The expense for the six months ended June 30, 2017 was $15,000 compared to $15,000 for 2016. In addition, Mr. Hillo was paid $4,000
for legal services related to the purchase of Pimi Agro in 2016.
During the six months ended June 30, 2017,
the company’s CEO and entities controlled by the Company’s CEO made loans to the company in the amount of $154,630
of which $25,000 was repaid. The loans have rate of interest of 8% and mature in one year from the date of the loan. $4,405 has
been accrued as of June 30, 2017.
During
the six months ended June 30, 2017 a company controlled by the company’s CEO made loans to the company in the amount of
$20,000. The loans have a rate of interest of 8% and mature on December 31, 2017. $627 has been accrued in interest as of June
30, 2017.
The
company on July 27, 2016 signed a sublease with an entity partially owned by a related party to sub-lease approximately 2,200
square feet 1691 Michigan Ave, Miami Beach, Fl. 33139, beginning August 1, 2016 and ending December 31, 2018 at a monthly base
rental of $7,741 per month until July 31, 2017, $7,973 per month from August 1, 2017 to July 31, 2018, and $8,212 from August
1, 2018 to the sublease termination date. In addition to base rent, the company will have to pay 50% of the CAM charges as additional
rent. On or about January 15, 2017, The Company was made aware that the master lease for the office space was in default. Consequently,
the Company ceased payments. On or about March, 31, 2017, The Company was served with an eviction notice as the Master Lease was
still in default. The Company owes two months’ rent to the master lease holder which has been accrued. The Company has used
its security deposit to partially pay its delinquent rent. On Friday, May 12, 2017 the Company moved its headquarters to 350 Lincoln
Road, 2nd Floor, Miami Beach, FL 33139. The Company pays $1,532 per month rent and is committed to pay rent until October 31,
2017. Beginning November 1, 2017, the Company will occupy the space on a month to month basis. In addition, the company had to
pay a security deposit of $7,138. The company is currently looking for permanent office space to relocate.
Note
6 – Commitments and Contingencies
Litigation,
Claims and Assessments
In
the normal course of business, the Company may be involved in legal proceedings, claims and assessments arising in the ordinary
course of business. Such matters are subject to many uncertainties, and outcomes are not predictable with assurance.

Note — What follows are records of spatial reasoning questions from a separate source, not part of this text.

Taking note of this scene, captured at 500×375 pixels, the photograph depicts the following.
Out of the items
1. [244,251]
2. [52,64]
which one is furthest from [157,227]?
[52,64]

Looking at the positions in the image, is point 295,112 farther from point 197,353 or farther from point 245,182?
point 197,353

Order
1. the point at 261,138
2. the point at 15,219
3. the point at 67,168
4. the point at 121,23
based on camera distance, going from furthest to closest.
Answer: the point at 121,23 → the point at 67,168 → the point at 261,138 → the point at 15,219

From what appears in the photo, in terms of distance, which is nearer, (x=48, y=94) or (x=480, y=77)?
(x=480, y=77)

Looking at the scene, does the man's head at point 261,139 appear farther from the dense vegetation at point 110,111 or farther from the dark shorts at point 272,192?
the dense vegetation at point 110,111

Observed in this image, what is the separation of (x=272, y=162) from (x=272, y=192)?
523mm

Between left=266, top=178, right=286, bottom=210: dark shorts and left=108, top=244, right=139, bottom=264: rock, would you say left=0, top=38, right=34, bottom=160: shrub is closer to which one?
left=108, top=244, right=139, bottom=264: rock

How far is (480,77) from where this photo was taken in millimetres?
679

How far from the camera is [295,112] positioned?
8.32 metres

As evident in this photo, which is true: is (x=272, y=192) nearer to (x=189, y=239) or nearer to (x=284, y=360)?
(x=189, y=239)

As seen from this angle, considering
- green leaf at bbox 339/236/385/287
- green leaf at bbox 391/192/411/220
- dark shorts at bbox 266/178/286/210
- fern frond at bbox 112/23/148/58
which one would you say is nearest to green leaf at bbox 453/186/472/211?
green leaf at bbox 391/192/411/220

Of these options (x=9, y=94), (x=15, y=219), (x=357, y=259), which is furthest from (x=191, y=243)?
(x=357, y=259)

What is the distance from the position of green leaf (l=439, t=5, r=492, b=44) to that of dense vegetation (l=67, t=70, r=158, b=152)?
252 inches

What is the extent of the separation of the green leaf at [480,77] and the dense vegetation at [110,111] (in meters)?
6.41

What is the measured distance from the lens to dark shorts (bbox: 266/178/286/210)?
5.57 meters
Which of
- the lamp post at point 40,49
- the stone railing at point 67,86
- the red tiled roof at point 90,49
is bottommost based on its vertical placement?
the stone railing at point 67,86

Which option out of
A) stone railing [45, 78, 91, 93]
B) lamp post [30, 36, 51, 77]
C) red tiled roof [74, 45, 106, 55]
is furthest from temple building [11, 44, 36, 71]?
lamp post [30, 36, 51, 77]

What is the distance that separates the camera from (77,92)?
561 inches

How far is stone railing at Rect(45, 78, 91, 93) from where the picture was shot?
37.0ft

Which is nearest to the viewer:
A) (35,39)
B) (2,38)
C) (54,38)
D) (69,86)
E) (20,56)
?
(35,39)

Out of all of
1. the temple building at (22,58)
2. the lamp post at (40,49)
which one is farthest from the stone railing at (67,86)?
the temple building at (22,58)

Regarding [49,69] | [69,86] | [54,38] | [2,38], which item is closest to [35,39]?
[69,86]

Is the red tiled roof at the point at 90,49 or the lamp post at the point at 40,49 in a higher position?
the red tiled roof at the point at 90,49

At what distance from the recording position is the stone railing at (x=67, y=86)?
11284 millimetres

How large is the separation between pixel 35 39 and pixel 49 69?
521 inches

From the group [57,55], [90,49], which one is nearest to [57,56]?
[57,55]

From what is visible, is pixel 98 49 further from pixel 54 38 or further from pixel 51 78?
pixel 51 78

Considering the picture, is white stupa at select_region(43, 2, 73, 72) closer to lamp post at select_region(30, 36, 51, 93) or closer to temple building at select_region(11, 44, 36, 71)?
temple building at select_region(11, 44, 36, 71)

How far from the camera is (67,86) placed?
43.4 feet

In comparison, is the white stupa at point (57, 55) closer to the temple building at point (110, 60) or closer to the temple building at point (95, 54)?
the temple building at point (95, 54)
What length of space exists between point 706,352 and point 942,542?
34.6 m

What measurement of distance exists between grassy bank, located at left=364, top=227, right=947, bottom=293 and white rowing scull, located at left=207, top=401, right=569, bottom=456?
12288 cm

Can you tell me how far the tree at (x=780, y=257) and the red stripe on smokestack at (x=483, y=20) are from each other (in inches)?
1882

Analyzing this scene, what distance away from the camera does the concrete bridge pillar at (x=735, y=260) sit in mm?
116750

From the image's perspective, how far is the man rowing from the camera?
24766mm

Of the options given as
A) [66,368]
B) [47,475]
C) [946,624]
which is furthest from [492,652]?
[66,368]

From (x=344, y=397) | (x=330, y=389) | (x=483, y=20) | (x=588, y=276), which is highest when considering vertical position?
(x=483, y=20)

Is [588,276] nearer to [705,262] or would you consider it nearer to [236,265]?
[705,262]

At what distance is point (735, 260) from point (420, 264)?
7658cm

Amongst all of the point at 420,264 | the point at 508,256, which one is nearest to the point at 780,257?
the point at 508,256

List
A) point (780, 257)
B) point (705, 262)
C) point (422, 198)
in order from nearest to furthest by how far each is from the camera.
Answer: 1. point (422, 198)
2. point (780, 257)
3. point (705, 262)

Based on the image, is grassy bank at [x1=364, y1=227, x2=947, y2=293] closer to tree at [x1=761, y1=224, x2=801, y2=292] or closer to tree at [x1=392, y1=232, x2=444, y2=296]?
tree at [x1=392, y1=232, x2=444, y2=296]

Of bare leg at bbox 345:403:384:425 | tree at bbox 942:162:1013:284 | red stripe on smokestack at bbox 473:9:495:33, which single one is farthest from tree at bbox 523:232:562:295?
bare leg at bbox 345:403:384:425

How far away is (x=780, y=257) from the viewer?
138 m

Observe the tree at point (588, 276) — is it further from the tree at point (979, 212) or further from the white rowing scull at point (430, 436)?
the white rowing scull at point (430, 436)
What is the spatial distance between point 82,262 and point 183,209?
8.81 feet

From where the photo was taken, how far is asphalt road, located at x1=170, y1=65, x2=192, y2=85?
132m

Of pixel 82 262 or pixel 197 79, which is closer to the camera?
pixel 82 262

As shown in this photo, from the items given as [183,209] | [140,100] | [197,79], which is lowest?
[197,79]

In the opinion
of management, the ultimate disposition of these matters will not have a material adverse effect on the Company’s consolidated
financial position or results of operations.
Consulting
Fees
The
Company will continue to pay its CEO $10,000 per month as compensation on a month to month basis. In addition, the company pays
Aviv Hillo, a director, $2,500 per month as compensation. They will be recorded in general and administrative expenses-related
parties on the statement of operations.
Rent
The Company has discontinued paying a related
company $5,000 a month as rent on a month to month basis as of July 31, 2016. It has been recorded in general and administrative
expenses-related parties on the statement of operations for the year ended December 31, 2016. The company on July 27, 2016 signed
a sublease with entity partially owned by a related party to sub-lease approximately 2200 square feet 1691 Michigan Ave, Miami
Beach, Fl. 33139, beginning August 1, 2016 and ending December 31, 2018 at a monthly base rental of $7,741 per month until July
31, 2017, $7,973 per month from August 1, 2017 to July 31, 2018, and $8,212 from August 1, 2018 to the sublease termination date.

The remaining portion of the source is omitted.